By comparing the two narratives, I do not mean to say that Runciman was especially inspired by Saba. But I do think that insights from historiographical narratology – which is mostly practiced on pre-modern chronicles – also entail lessons for the study of modern scholarly works. There are at least four striking similarities between the two treatments of the theme: (1) framing, (2) narrative pauses, (3) prolepsis, (4) historical judgement.

(1) Both chroniclers frame their story with 1250 and 1285. Runciman includes an ouverture about Sicily and an epilogue about the wider significance of Charles’ rule, but the main narrative is unleashed by death of Frederick 2 of Hohenstaufen and the void, confusion, elation and desperation it left in all of Italy. How epochal it was, could only really be seen after Charles’ defeat of Frederick’s grandson, Conradin, in 1268, but both chroniclers obviously shared that important hindsight (in contrast to some chronicles written in the 1250s). It is still an Italian point of view though, and one could imagine chronicles from a French vantage-point which would begin with Charles’ entry into Rome, or an Iberian, beginning with the conquest of Sicily in 1282.

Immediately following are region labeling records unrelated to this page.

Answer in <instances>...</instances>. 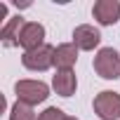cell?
<instances>
[{"label":"cell","instance_id":"cell-1","mask_svg":"<svg viewBox=\"0 0 120 120\" xmlns=\"http://www.w3.org/2000/svg\"><path fill=\"white\" fill-rule=\"evenodd\" d=\"M14 92H17V101H21L26 106L42 104L49 97V87L42 80H17Z\"/></svg>","mask_w":120,"mask_h":120},{"label":"cell","instance_id":"cell-2","mask_svg":"<svg viewBox=\"0 0 120 120\" xmlns=\"http://www.w3.org/2000/svg\"><path fill=\"white\" fill-rule=\"evenodd\" d=\"M94 71L104 80H118L120 78V54L113 47H101L94 56Z\"/></svg>","mask_w":120,"mask_h":120},{"label":"cell","instance_id":"cell-3","mask_svg":"<svg viewBox=\"0 0 120 120\" xmlns=\"http://www.w3.org/2000/svg\"><path fill=\"white\" fill-rule=\"evenodd\" d=\"M94 113L101 120H118L120 118V94L104 90L94 97Z\"/></svg>","mask_w":120,"mask_h":120},{"label":"cell","instance_id":"cell-4","mask_svg":"<svg viewBox=\"0 0 120 120\" xmlns=\"http://www.w3.org/2000/svg\"><path fill=\"white\" fill-rule=\"evenodd\" d=\"M21 64H24L28 71H47L49 66H54V47L42 45V47H38V49L24 52Z\"/></svg>","mask_w":120,"mask_h":120},{"label":"cell","instance_id":"cell-5","mask_svg":"<svg viewBox=\"0 0 120 120\" xmlns=\"http://www.w3.org/2000/svg\"><path fill=\"white\" fill-rule=\"evenodd\" d=\"M42 40H45V26L38 21H26V26L21 28V35H19V45L26 52H31V49L42 47L45 45Z\"/></svg>","mask_w":120,"mask_h":120},{"label":"cell","instance_id":"cell-6","mask_svg":"<svg viewBox=\"0 0 120 120\" xmlns=\"http://www.w3.org/2000/svg\"><path fill=\"white\" fill-rule=\"evenodd\" d=\"M99 42H101V33H99L94 26H90V24L75 26V31H73V45H75L78 49L90 52V49L99 47Z\"/></svg>","mask_w":120,"mask_h":120},{"label":"cell","instance_id":"cell-7","mask_svg":"<svg viewBox=\"0 0 120 120\" xmlns=\"http://www.w3.org/2000/svg\"><path fill=\"white\" fill-rule=\"evenodd\" d=\"M92 14H94V19L101 26H111L120 17V3L118 0H99V3H94V7H92Z\"/></svg>","mask_w":120,"mask_h":120},{"label":"cell","instance_id":"cell-8","mask_svg":"<svg viewBox=\"0 0 120 120\" xmlns=\"http://www.w3.org/2000/svg\"><path fill=\"white\" fill-rule=\"evenodd\" d=\"M75 59H78V47L73 42H64V45L54 47V66H56V71H71Z\"/></svg>","mask_w":120,"mask_h":120},{"label":"cell","instance_id":"cell-9","mask_svg":"<svg viewBox=\"0 0 120 120\" xmlns=\"http://www.w3.org/2000/svg\"><path fill=\"white\" fill-rule=\"evenodd\" d=\"M52 87L59 97H71L78 87V80H75V73L73 71H56V75L52 78Z\"/></svg>","mask_w":120,"mask_h":120},{"label":"cell","instance_id":"cell-10","mask_svg":"<svg viewBox=\"0 0 120 120\" xmlns=\"http://www.w3.org/2000/svg\"><path fill=\"white\" fill-rule=\"evenodd\" d=\"M26 26V21L17 14V17H12L5 26H3V31H0V38H3V42L5 45H19V35H21V28Z\"/></svg>","mask_w":120,"mask_h":120},{"label":"cell","instance_id":"cell-11","mask_svg":"<svg viewBox=\"0 0 120 120\" xmlns=\"http://www.w3.org/2000/svg\"><path fill=\"white\" fill-rule=\"evenodd\" d=\"M10 120H38V118L33 113V106H26V104L17 101L10 108Z\"/></svg>","mask_w":120,"mask_h":120},{"label":"cell","instance_id":"cell-12","mask_svg":"<svg viewBox=\"0 0 120 120\" xmlns=\"http://www.w3.org/2000/svg\"><path fill=\"white\" fill-rule=\"evenodd\" d=\"M68 115L61 111V108H56V106H49V108H45L40 115H38V120H66Z\"/></svg>","mask_w":120,"mask_h":120},{"label":"cell","instance_id":"cell-13","mask_svg":"<svg viewBox=\"0 0 120 120\" xmlns=\"http://www.w3.org/2000/svg\"><path fill=\"white\" fill-rule=\"evenodd\" d=\"M66 120H78V118H71V115H68V118H66Z\"/></svg>","mask_w":120,"mask_h":120}]
</instances>
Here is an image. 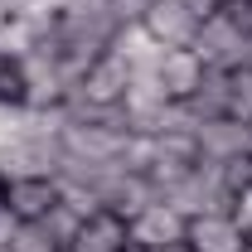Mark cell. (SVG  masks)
Listing matches in <instances>:
<instances>
[{
    "label": "cell",
    "mask_w": 252,
    "mask_h": 252,
    "mask_svg": "<svg viewBox=\"0 0 252 252\" xmlns=\"http://www.w3.org/2000/svg\"><path fill=\"white\" fill-rule=\"evenodd\" d=\"M204 63H199V54L194 49H165L156 63V78H160V88L170 93V102H189L194 97V88L204 83Z\"/></svg>",
    "instance_id": "52a82bcc"
},
{
    "label": "cell",
    "mask_w": 252,
    "mask_h": 252,
    "mask_svg": "<svg viewBox=\"0 0 252 252\" xmlns=\"http://www.w3.org/2000/svg\"><path fill=\"white\" fill-rule=\"evenodd\" d=\"M15 228H20V219H15V209L5 204V194H0V248L15 238Z\"/></svg>",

(2) The complex political narrative of both Saba and Runciman is interspersed with narrative pauses. These occur at important junctures and include portraits – for instance of Manfred after his death at the battle of Benevento in 1266 – and reflections on the wider meaning of events, on good and bad rulers, on the lasting guelf-ghibelline conflict etc. As different as these reflections are, the pauses give weight, air and variation to both narratives.


(3) Perhaps the most striking similarity is narrative anticipation, or prolepsis in narratological terms. The malpractice of Charles’ judiciary and his tax-collectors, especially in Sicily, are mentioned with increasing frequency by both historians. First small drips – that he should not have allowed this – then longer and more dense explanations of misrule thickening towards the outbreak of the rebellion. The reader is kept in suspense, but is also gradually given the tools to understand how such a spectacular massacre and change of rule could suddenly happen, even when Charles had both military might and papal authority behind him. The anticipation is executed with great art by both Saba and Runciman, but given the real shock of the rebellion for contemporaries, the story could also have been told without prolepsis, and rather with a full explanation after the account of the Vespers.

(4) Throughout Saba is convinced of Charles’ divine role in establishing the rule engineered by the papacy. But his chronicle is neither a celebration of the house of Anjou, nor a guelf partisan piece. He criticises a number of popes, and wishes for harmony between guelfs and ghibellines, not the extinction of the latter. His moral judgement of Charles, therefore, is in fact rather close to that of Runciman who famously pronounced him a failure. Whatever the nuances might be, in both cases the chronicler assumes the right to pass lenghty moral judgement on the main protagonist of the story, thus enhancing the power of his own writing.

Historiographical narratology – applied to medieval and/or modern accounts – is not only an approach to compare and discover structures, rhetoric, bias, literary qualities etc in individual works of history, but can actually serve to triangulate between two or more narratives and the historical substance itself. This certainly does not mean that the past only exists as narrative, but it does rest on the conviction that any deeper understanding of a historical substance will always be narrativized to some extent.